*Actions to take*.
[1] For each statement marked (a), (b) and (c), say yes or no depending on whether the passage about colonial New England below agrees with it, and quote the words of the passage that settle it. (a) The Anglo-Pequot War took place in Massachusetts. (b) The event once called the Battle of Mystic Fort is now more often known as the Mystic Massacre. (c) William Backus arrived in Saybrook in the 1650s.
[2] Transcribe the passage about colonial New England below word for word, starting with "Thomas Hooker and" and going on through "the New World.".
[3] Answer these questions from the passage about colonial New England below.
(a) Which month is Native American Heritage Month?
(b) How many wars between the colonists and the indigenous population did seventeenth-century colonial New England witness?
(c) Where did William Backus arrive?

*Exercise passage*.

November is Native American Heritage Month, which seems as good a time as to address, at least in part, the role our ancestors played in the treatment of the Native American people who were already living in New England before they arrived. Growing up, talk of conflicts between Europeans and American Indians for me at least evoked cavalry charges against Souix warriors galloping across the Great Plains, whereas New England conjured up scenes of smiling people with feathers in their hair and buckles on their hats exchanging corn and pies in a quaint display of cultural appreciation.
In fact, seventeenth century colonial New England witnessed two bloody wars between the colonists and the indigenous population. The first of these – the Anglo-Pequot War of 1636 to 1638 – took place in Connecticut, and was the very first large-scale conflict between English colonists and the indigenous people of North America north of Mexico. At least two of our ancestors were directly involved in one particular watershed event that was once commonly called the Battle of Mystic Fort, but is now more often – and more appropriately – known as the Mystic Massacre. This event made possible the colonization of Connecticut and set the stage for the expansion of the English colonies in New England. Some historians and legal scholars have also argued that the event, and what subsequently befell the Pequots, qualifies as genocide.
Thomas Hooker and the founding of Hartford
When our immigrant ancestor William Backus arrived in Saybrook sometime in the 1640s, he was a relative latecomer when it came to the first wave of English migration to the New World.

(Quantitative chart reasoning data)
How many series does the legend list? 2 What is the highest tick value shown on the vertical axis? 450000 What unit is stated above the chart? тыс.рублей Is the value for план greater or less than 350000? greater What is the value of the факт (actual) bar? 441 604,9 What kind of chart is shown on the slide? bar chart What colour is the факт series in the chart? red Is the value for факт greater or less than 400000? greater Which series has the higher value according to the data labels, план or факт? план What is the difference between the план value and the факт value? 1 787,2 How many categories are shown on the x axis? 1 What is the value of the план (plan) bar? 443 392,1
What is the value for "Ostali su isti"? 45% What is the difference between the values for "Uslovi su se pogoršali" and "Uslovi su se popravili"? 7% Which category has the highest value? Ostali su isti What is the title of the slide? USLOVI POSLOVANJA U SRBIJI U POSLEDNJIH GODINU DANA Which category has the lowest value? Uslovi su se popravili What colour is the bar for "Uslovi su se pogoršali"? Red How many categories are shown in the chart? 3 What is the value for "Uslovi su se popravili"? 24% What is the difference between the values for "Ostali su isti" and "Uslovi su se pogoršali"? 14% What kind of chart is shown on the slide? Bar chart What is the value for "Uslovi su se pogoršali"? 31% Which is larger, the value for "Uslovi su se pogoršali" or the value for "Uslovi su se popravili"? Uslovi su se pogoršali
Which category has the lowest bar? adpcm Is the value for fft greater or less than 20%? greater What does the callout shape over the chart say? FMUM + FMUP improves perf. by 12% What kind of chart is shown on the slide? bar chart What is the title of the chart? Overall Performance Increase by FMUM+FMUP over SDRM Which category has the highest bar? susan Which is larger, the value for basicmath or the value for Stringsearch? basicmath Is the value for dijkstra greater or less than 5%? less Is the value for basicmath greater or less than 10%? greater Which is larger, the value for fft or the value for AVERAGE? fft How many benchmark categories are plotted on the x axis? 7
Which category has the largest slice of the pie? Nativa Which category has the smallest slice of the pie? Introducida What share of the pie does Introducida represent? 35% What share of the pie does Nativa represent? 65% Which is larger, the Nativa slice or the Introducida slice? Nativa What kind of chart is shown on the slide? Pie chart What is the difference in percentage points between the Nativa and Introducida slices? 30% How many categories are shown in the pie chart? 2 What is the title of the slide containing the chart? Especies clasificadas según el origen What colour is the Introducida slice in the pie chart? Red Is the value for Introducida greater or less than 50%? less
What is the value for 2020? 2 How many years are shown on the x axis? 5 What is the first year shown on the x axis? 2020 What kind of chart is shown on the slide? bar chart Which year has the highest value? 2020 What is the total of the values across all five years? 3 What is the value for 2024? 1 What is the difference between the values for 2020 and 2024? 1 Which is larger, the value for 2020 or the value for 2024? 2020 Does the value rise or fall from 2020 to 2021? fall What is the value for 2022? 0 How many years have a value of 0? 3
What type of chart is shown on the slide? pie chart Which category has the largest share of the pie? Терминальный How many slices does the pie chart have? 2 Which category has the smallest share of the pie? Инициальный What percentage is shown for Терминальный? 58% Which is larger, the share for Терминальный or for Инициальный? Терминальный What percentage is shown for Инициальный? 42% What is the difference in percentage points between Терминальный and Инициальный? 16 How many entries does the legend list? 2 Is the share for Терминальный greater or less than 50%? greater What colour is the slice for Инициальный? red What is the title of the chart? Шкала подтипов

*Responses*.
[1]
(a) No: "took place in Connecticut"
(b) Yes: "is now more often – and more appropriately – known as the Mystic Massacre"
(c) No: "arrived in Saybrook sometime in the 1640s"

[2]
Thomas Hooker and the founding of Hartford
When our immigrant ancestor William Backus arrived in Saybrook sometime in the 1640s, he was a relative latecomer when it came to the first wave of English migration to the New World.

[3]
(a) November
(b) Two
(c) Saybrook